* Supplied text:
= = =
Today’s modern commercial and military communication systems are demanding better performance with regards to power, efficiency, linearity and operating bandwidth. As such, extra considerations must be placed on designing the internal components of the systems, including the low-noise and power amplifiers, to maximize performance.
In order to reach higher efficiencies, significant research has been performed on designing high efficiency amplifiers by matching one or more harmonic impedances. An equally large effort has gone into designing commercial test systems which aid in the systematic identification of ideal matching impedances at the fundamental and harmonic frequencies, referred to as harmonic load-pull, in order to maximize performance.
Before venturing into a design project, it is important to ask several questions: Does the application require an amplifier with harmonic matching? If so, which test system is best suited to reach the design goals? This paper explores various types of amplifiers in order to identify which can or cannot take advantage of harmonic matching, and to compare and contrast various harmonic load-pull methodologies as they relate to amplifier design.
Harmonic Impedance Matching and its Relevance in Amplifier Design
Amplifiers are designed for various applications ranging from highly linear LNAs and PAs operating in Class A condition, to highly nonlinear PAs operating in advanced classes (E, F, G, J and their inverses). Some are designed using unmatched transistors while others are designed using partially (pre-matched or harmonically-terminated) - or fully-matched components. The design objective and the type of transistor used will dictate the need for harmonic impedance matching.
Amplifiers operating under linear (small-signal) conditions do not produce power at harmonic frequencies, and the output power of a device under test is linearly proportional to its input power. Because no power exists at harmonic frequencies, terminating the harmonic impedances should have no effect on the performance of a stable device under test (DUT). Several mathematical methods using S-parameters, including unilateral design and conjugate match, exist for determining the ideal input and output matches for maximum power and gain.^{1,2} Alternatively, fundamental-frequency load-pull can be used to identify ideal matching impedances for a given figure of merit.
Modern commercial and military systems may be required to operate over several octaves or over a decade in order to meet the frequency spectrum requirements of the application. As such, wideband amplifiers play a critical role in the overall performance of the radio or radar system, often dictating output power or gain flatness over the bandwidth. When designing an amplifier, the match at the fundamental frequency strongly influences the power and gain performance parameters. When dealing with wideband amplifiers, the ideal impedance match must be determined for subsets of the overall frequency range, and the matching network synthesized to achieve the desired wideband response. In this case, it is entirely possible that the harmonic frequencies (2f_{o}, 3f_{o}…) of the lower frequency band overlap a fundamental frequency in the middle or upper portion of the frequency band. When this happens, the ability to independently match the harmonic impedances at each fundamental frequency is drastically reduced or even eliminated.^{3,4} Consider a design example of a wideband amplifier operating between 3.1 and 10.6 GHz. For a fundamental frequency of 3.1 GHz, a theoretical Class-F amplifier would require a short at the second harmonic of 6.2 GHz and an open at the third harmonic of 9.3 GHz. However, 6.2 and 9.3 GHz are required fundamental frequencies of the wideband amplifier, and the short/open terminations could yield low performance at those frequencies.
= = =
* To do:
1. Rewrite the amplifier design text, everything from "Today’s modern commercial" down to "amplifiers, to maximize performance.", changing "operating bandwidth" to "frequency range".
2. According to the amplifier design text, what would a theoretical Class-F amplifier with a fundamental frequency of 3.1 GHz require at the third harmonic?

(Records from a data source)
= = =
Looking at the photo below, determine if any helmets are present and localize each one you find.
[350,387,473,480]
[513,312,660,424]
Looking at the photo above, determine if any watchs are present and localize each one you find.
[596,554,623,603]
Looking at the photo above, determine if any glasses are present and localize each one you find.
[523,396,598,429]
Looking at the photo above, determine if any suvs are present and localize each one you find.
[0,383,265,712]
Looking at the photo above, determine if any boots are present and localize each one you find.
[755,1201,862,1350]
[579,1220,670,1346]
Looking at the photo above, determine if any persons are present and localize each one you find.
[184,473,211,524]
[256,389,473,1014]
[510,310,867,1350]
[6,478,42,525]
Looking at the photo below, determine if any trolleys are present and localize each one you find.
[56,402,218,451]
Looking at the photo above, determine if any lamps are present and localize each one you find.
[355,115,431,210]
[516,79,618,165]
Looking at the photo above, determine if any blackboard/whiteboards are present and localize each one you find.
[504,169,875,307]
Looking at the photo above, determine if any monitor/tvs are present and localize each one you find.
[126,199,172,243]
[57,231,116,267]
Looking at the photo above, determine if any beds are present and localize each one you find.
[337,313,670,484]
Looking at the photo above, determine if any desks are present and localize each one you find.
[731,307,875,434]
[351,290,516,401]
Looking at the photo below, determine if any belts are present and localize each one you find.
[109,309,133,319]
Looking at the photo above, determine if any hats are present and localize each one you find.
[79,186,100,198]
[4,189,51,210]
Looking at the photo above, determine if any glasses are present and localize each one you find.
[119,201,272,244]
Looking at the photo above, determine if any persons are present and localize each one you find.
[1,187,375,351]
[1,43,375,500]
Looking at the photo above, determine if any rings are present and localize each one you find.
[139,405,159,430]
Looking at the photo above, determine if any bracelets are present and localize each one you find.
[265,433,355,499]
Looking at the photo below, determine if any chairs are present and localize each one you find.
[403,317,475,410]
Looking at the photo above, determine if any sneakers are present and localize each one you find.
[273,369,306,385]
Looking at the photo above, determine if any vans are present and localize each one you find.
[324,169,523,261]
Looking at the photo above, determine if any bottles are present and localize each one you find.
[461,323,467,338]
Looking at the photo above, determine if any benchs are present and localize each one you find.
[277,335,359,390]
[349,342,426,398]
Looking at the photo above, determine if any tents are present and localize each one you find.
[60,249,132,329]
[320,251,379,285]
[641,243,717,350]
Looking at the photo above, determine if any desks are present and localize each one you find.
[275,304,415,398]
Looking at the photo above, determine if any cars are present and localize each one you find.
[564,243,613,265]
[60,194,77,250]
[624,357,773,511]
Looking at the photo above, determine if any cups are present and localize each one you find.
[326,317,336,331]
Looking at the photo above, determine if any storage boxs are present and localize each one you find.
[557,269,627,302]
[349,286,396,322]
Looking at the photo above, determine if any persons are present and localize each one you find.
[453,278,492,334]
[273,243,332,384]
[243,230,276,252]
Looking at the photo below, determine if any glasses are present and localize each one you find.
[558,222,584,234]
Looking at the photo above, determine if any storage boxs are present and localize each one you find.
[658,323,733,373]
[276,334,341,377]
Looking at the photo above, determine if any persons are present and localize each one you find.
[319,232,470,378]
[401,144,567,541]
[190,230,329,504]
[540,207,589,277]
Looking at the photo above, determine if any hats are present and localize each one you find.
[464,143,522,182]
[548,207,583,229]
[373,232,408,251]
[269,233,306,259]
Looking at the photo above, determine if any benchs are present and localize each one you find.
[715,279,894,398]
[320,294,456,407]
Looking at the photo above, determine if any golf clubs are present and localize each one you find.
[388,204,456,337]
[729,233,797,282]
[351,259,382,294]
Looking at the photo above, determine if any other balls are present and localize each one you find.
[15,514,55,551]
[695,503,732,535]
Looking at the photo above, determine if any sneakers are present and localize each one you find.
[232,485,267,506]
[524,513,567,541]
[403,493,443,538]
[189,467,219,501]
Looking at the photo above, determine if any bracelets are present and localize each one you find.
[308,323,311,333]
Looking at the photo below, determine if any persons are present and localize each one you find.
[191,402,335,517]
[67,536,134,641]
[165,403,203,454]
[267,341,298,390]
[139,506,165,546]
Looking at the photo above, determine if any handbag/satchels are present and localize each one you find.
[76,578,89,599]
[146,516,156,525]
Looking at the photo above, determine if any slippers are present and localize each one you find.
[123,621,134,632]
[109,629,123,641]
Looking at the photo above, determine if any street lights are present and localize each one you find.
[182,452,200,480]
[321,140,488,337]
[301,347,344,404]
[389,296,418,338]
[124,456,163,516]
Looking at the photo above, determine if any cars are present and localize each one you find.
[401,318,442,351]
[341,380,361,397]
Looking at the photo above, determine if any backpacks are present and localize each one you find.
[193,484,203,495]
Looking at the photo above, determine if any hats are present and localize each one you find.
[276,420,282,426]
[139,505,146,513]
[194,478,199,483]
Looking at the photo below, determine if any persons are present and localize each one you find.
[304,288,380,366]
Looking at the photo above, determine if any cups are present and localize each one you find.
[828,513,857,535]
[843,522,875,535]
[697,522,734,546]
= = =
* Outputs for the tasks:
1.
Today’s modern commercial and military communication systems are demanding better performance with regards to power, efficiency, linearity and frequency range. As such, extra considerations must be placed on designing the internal components of the systems, including the low-noise and power amplifiers, to maximize performance.

2. An open at the third harmonic of 9.3 GHz.